Она уловила в его словах подозрительную ноту. «Это почему?»
«На полу сидят, когда в доме траур… И кроме того, ты можешь простудить яичники».
Несколько времени спустя, когда мутное окошко под потолком почернело, и в комнате горел свет под бумажной юбочкой-абажуром, и чешуйки позолоты блестели на крыльях деревянной птицы, дед говорил мерным убаюкивающим голосом, словно читал стихи:
«Время идет, и ты сама не заметишь, как в одно прекрасное утро станешь женщиной. Может быть, уже в эту минуту ты начинаешь ею становиться… Я не имею в виду то, что обычно под этим подразумевают, это тебе объяснит твоя мать. Но то, что тебя волнует, она объяснить не сможет… Так вот… Эту книгу написал много веков назад человек, который прожил тринадцать лет в пещере вместе со своим сыном, и рассказывают, что их там навещал гость, по некоторым сведениям, это был пророк Илья. Эта книга называется Зогар, что значит блеск, примерно такой, как у золота, о чем говорит происхождение самого слова, хотя возможно, что тебе и не следует об этом –знать».

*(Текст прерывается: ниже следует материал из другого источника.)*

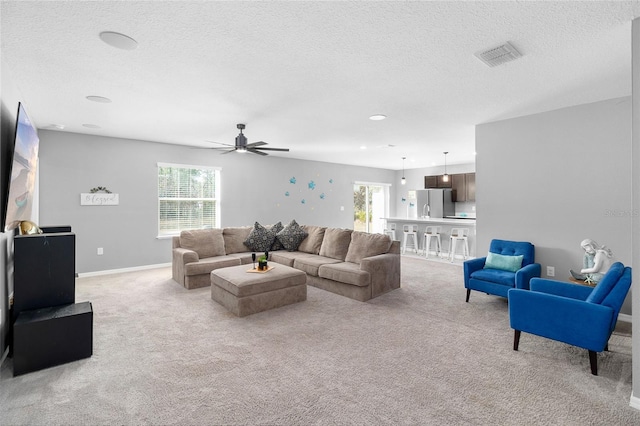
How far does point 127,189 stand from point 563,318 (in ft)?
21.8

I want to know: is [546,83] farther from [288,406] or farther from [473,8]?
[288,406]

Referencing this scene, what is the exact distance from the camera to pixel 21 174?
2.82 meters

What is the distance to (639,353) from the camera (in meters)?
2.08

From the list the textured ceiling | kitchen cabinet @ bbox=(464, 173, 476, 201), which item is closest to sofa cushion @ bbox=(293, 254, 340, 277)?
the textured ceiling

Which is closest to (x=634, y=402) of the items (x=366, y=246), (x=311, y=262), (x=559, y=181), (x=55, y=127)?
(x=559, y=181)

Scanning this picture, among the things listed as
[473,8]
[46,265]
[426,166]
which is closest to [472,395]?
[473,8]

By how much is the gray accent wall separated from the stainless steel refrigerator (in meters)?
4.25

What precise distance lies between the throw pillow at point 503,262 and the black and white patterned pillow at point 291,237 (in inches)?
123

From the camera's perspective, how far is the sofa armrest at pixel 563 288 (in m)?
2.95

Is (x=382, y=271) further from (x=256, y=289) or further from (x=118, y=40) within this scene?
(x=118, y=40)

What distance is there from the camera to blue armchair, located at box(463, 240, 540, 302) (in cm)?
378

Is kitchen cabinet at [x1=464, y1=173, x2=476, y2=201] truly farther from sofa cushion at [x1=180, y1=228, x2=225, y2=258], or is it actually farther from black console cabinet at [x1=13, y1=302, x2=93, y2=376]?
black console cabinet at [x1=13, y1=302, x2=93, y2=376]

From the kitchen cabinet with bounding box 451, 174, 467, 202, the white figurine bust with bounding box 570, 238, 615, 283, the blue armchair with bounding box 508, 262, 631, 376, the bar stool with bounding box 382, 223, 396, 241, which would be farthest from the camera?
the kitchen cabinet with bounding box 451, 174, 467, 202

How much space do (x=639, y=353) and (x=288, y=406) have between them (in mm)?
2318
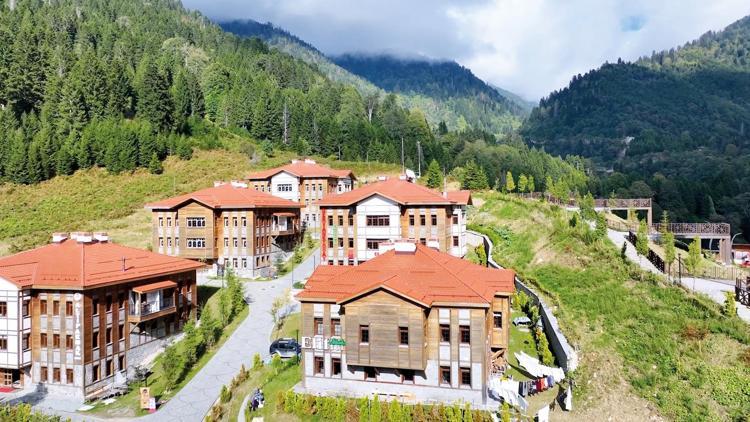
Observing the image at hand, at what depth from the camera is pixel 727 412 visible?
968 inches

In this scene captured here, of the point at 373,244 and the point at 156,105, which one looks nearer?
the point at 373,244

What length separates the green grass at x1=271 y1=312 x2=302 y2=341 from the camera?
37.5m

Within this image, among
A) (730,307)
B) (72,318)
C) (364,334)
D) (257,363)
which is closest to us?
(364,334)

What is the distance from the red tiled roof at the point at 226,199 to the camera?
51.9 meters

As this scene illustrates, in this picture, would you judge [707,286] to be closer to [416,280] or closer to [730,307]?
[730,307]

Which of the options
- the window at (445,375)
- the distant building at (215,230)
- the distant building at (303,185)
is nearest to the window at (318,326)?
the window at (445,375)

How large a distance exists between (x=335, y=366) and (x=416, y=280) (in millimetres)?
6172

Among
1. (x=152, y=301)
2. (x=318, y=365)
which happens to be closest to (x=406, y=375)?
(x=318, y=365)

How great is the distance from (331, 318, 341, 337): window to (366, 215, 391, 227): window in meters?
18.4

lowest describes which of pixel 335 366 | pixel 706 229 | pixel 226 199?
pixel 335 366

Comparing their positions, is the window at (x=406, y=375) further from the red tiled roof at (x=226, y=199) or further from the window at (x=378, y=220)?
the red tiled roof at (x=226, y=199)

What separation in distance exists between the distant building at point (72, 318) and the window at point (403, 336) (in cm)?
1739

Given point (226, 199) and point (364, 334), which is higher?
point (226, 199)

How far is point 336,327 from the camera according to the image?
92.9 feet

Он остановился, ожидая возражений, затем продолжал: «Ты спросишь почему? На это есть много причин. Прежде всего, традиция требует, чтобы этим занимались мужчины. Во-вторых, не следует знать о том, что у меня вообще есть такие книги. Книга — это самое большое богатство человека, это то, что связывает человека с вечным миром, именно поэтому люди боятся книг и приписывают им сверхъестественную силу. Власти всех государств и всех времен испытывали страх перед книгами… И если они узнают, что в этом доме хранится такая книга, они придут и отнимут ее, чтобы ее уничтожить, да и мне не поздоровится!» «Кто — они?»
«Откуда я знаю? — сказал дед, поднимая плечи. — Они просто приходят и отнимают книги, потому что в книгах говорится о вещах, которые они считают опасными. И даже не в этом дело. В книгах ничего не говорится о том, что они считают правильным и полезным. Вот в чем дело! О том, что они считают истиной, книга молчит. Этой их истины для книги не существует. Текут многоводные степи, или как там… все, что ты исполняешь с таким упоением… Нет, нет, — он замахал руками, — я ничего плохого не хочу сказать об этой песне, Боже упаси… И вообще. Но для книги всего этого нет и не было. Каждая книга должна быть для них зеркалом, чтобы они могли лишний раз полюбоваться собой. А в этих книгах ничего этого нет, и они стоят перед этими книгами, словно перед зеркалом, в котором нет изображения. А раз нет изображения — ты понимаешь, какой это скандал? — раз нет изображения, то, значит, нет и оригинала! Вот почему, — сказал дед, довольный своим рассуждением, — не надо знать, что здесь есть такие книги, и не надо об этом рассказывать. Ты поняла, ты умная девочка».
Она сидела на кровати и смотрела в пол.
«Обычай предписывает заниматься изучением этой книги мужчинам. Женщинам ее обычно читать не давали. И это понятно, на это есть причина. В Библии говорится, что прародители были изгнаны из Пардеса за то, что Ева не удержалась и сорвала плод с дерева, которое дает знание. Если бы это сделал Адам, то кто знает, может быть, ничего плохого бы и не произошло. Знание об истине должно принадлежать мужчине. А что же, ты спросишь, принадлежит женщине? Я отвечу. Женщина сама есть истина. Как сад не может ответить на вопрос, что такое сад, так и женщине незачем знание истины, потому что истина — это она сама. Цель знания двоякая. Во-первых, познать, то есть обрести мудрость. Во-вторых, внести мир в душу. Но это не всегда удается, далеко не всегда удается…»
Тяжело вздохнув, он погрузился в молчание.
«Дед, — сказала девочка с тоской, — ну, а дальше? Дальше-то что?»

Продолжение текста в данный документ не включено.